» **Passage given**:
--------------------------------------------------
I've put Tomei 260s in mine with -7s, still need to have a tune but as yet, no noticeable loss of drivability down low, in fact, considering I've turned boost down from 1bar to .7bar, I'd say it feels as strong as it did before, particularly from 4000 onwards. My 2c.

Edited by NSNPWR

Yes I agree , I wouldn't be reaching for higher performance cams if you wanted to pull the lower mid range up .

If you really need the head off it probably wouldn't hurt to smooth the ports a little and blend everything in nicely around the valve seats . You could possibly smooth up the insides of the exhaust manifolds not to make them larger but to cut down any avoidable boundary layer flow losses .

I personally think an RB26 can use a bit more than 8.5 to 1 static CR so you could have the head decked but watch piston the valve clearances .

Good cam gears and a bit of playing around with the standard cams timing can probably gain you a bit easily enough .

What are you doing with computers and tuning >

A .

running power fc D-Jetro with apexi map senors, currently sitting on 370rwhp @ 18psi with alittle some spike around the 5000rpm range to 20-22psi then back down to 18psi (remember off the top of my head as don't have dyno print out)

Was thinking i would run a thicker head-gasket if the head is coming off.

For the cams i was looking at some group a cams

Working angle Lift Valve timing

264°(66°) 9.7 105°

272°(68°) 10.1 105°

I have done alot of read regarding cams and there seems to be two side to each story one side is "stock cams + cam gears" other side is "a/m cams + cam gears = better than std"

Now i don't want to change cams more than once, my power range is 350-450hp i will never go more than that as i want a reliable track car. Now i now i can achieve that with stock cams (i have already) however will cams give me more torque through the mid range and more average power compare to std?

I know this is not a simple question to answer and their are alot of factors which play into it (like condition of engine etc), However there has to be a reason why some people get results from aftermarket cams and others don't?

Edited by Kaido_RR

however will cams give me more torque through the mid range and more average power compare to std?

As i said, go do your lap times and get consistent first. In 2-3 years, visit cams if you wanna spend money. Seriously.

On a dyno, loaded up - probably will see increases/gains.

However will that equate to faster lap times? Potentially not.

Circuit GTR's down here were faster with stock cams compared to larger ones (Poncams etc).

They had aftermarket cams in them (i can think of 5 GTRs instantly), put stock ones back in and all was the better for it.

Lap times are a FAR better judge of such things, and you will not be in a position to do that - for at least 2-3 years.

You need to stop parts racing, and start racing yourself first.

Nismoid would I be right in assuming that your message is to grow into a car rather than attempting to grow into a car that is a changing developing thing - in other words not a consistant known quantity ?

If it were me taking a production car club racing I would be concentrating on making the thing reliable in pretty std trim and getting to know its driving characteristics while improving my own skills .

I think this way people learn their own limits and more about where a car is std and what needs to change to make it a better club car .

I think there are times when the numbers are less important than just getting out and having a go , you can worry too much about the numbers and form atrifical limits based on if they please you or not .
--------------------------------------------------
» **Records supplied**:
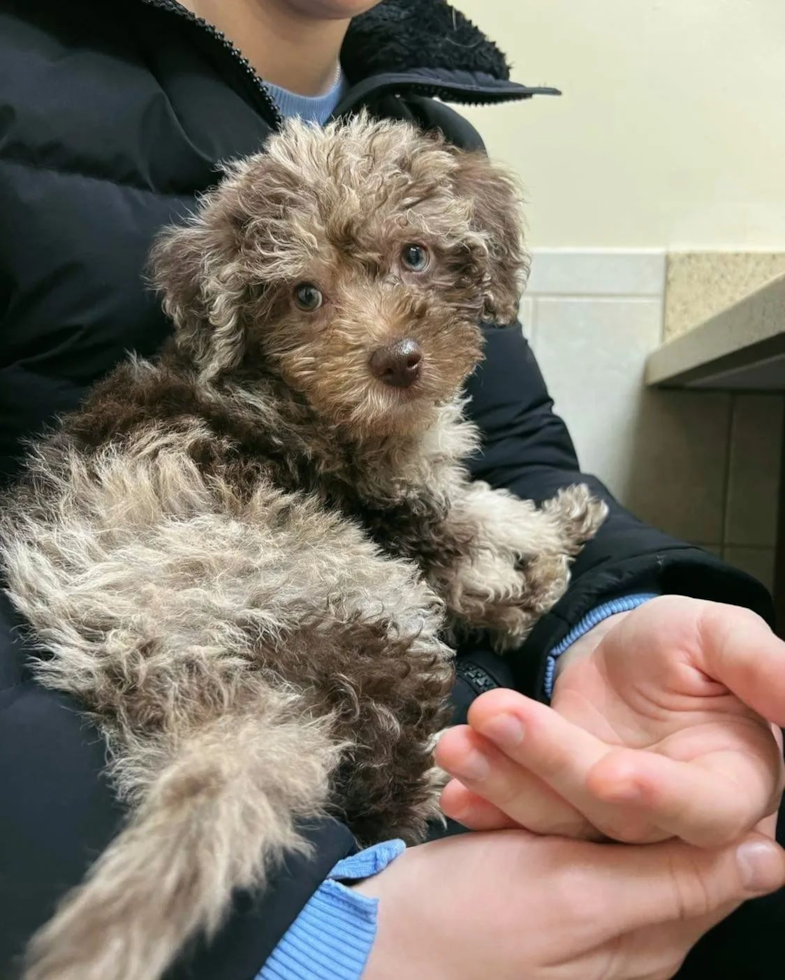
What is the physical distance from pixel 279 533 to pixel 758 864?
34.7 inches

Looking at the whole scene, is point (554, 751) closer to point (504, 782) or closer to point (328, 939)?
point (504, 782)

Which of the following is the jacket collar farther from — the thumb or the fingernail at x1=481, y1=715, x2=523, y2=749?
the thumb

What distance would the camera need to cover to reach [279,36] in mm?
2070

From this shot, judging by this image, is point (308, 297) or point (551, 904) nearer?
point (551, 904)

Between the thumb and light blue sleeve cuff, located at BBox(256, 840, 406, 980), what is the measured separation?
0.32 meters

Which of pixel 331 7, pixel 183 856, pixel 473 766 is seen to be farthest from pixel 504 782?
pixel 331 7

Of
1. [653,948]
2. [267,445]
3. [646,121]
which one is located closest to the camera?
[653,948]

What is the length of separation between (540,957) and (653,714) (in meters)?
0.37

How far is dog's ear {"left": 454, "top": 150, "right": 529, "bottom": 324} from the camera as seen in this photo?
179cm

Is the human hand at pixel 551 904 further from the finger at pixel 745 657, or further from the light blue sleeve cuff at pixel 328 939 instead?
the finger at pixel 745 657

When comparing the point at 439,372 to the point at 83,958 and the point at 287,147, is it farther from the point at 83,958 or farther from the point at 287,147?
the point at 83,958

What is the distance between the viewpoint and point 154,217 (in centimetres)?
179

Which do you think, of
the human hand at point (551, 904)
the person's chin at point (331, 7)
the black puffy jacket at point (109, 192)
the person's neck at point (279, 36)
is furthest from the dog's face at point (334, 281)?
the human hand at point (551, 904)

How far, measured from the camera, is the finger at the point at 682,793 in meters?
0.90
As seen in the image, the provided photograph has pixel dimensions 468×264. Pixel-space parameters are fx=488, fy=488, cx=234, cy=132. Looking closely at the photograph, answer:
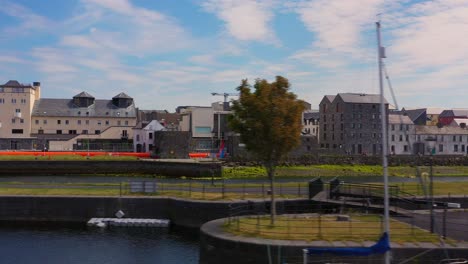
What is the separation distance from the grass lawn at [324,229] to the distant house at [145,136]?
75.4m

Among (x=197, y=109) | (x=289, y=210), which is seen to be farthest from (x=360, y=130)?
(x=289, y=210)

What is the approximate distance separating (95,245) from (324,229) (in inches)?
533

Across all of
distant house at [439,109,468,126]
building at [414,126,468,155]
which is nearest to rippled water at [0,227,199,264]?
building at [414,126,468,155]

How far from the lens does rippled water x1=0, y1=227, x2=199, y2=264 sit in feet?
83.9

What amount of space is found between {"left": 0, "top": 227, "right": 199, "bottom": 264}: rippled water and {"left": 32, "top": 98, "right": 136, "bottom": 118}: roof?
3562 inches

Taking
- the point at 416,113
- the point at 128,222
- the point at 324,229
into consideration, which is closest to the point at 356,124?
the point at 416,113

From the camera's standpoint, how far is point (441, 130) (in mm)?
120562

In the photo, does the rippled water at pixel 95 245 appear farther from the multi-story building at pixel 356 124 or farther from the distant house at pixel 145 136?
the multi-story building at pixel 356 124

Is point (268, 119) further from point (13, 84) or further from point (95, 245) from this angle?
point (13, 84)

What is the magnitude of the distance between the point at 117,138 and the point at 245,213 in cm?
8561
--------------------------------------------------
» **Set problem 1**:
Could you write out the cam discussion between "If you really" and "dyno print out)", inclusive, switching every "smooth" to "polish"?
» **Set problem 2**:
Could you carry on the cam discussion past its final post?

» **Exercise response 1**:
If you really need the head off it probably wouldn't hurt to polish the ports a little and blend everything in nicely around the valve seats . You could possibly polish up the insides of the exhaust manifolds not to make them larger but to cut down any avoidable boundary layer flow losses .

I personally think an RB26 can use a bit more than 8.5 to 1 static CR so you could have the head decked but watch piston the valve clearances .

Good cam gears and a bit of playing around with the standard cams timing can probably gain you a bit easily enough .

What are you doing with computers and tuning >

A .

running power fc D-Jetro with apexi map senors, currently sitting on 370rwhp @ 18psi with alittle some spike around the 5000rpm range to 20-22psi then back down to 18psi (remember off the top of my head as don't have dyno print out)

» **Exercise response 2**:
The growing into the machine as it is should be the prioroty here ,IMO .

A .

This has been a good read, I understand cams a little more now so thatnks to the contributors :thumbsup:

Dont mean to Thread-jack, but can somebody tell me, what do the guys that rev out to 9000rpm do in terms of cams?

Nismoid would I be right in assuming that your message is to grow into a car rather than attempting to grow into a car that is a changing developing thing - in other words not a consistant known quantity ?

If it were me taking a production car club racing I would be concentrating on making the thing reliable in pretty std trim and getting to know its driving characteristics while improving my own skills .

I think this way people learn their own limits and more about where a car is std and what needs to change to make it a better club car .

I think there are times when the numbers are less important than just getting out and having a go , you can worry too much about the numbers and form atrifical limits based on if they please you or not .

The growing into the machine as it is should be the prioroty here ,IMO .

A .

That is exactly my point! And the same point a number of others have had (Marlin, djr82 etc etc).

Over Kaido's threads (there is a massive one in MSport), it's just about him buying parts without any thought or experience.

He is building a track/circuit/club GTR. The best thing initially it get it reliable, which he has done with oil cooler/turbo swap and so on.

The next part now is to stop worrying about spending money and go and drive the car. Learn it, talk to others @ club days to see what makes their car fast. Workout what they have tried/have not tried.

I think that's the best advice - and best of all, it's free!!!!

I'm not having a go at him or anything like that, I just think it's very silly to be talking about spending thousands of dollars without even knowing how to drive the car fast at this stage. It's the same thing many have been saying for 6 months now.

I'm in a similar boat. The GTR I've purchased has very similar spec/proven formula to many other cars and at a recent hillclimb i was 8 seconds slower (over 60 sec lap).

It's not setup slow - its driver slow. It'll take me many sessions to knock off those 8 seconds. I will get there eventually but it won't be by spending $1,000's on parts i don't need. It's simply experience which costs nothing but holds the most value

The thing to remember is that seeing how the car is in WA the circuit in question is Wanneroo. It tends to favour top end hp rather than low - mid range torque. Understeer around there will kill you lap times too.

But the main point is to get out there & have a go. Doing so should tell you two things:

1. How much you need to improve by.

2. Hopefully where you need to improve.

The other thing is that it is more interesting modifying a car based on using it than building one without any feedback mechanisms other than from the internets.

Cams are a good example. If you get out there & have a steer you will quickly discover the motor doesnt drop below 4000rpm around the long circuit. So cams that work well at 3000rpm are wasted. On the other hand cams that work too high in the rev range are useless at events at the AHG centre.

Above all know that there is no one right solution. If you look at the quick cars around in WA you will see they make their lap speed in different ways. The very quick cars (of which there are very few) by definition do everything well. But they cost alot of money and have taken years of development.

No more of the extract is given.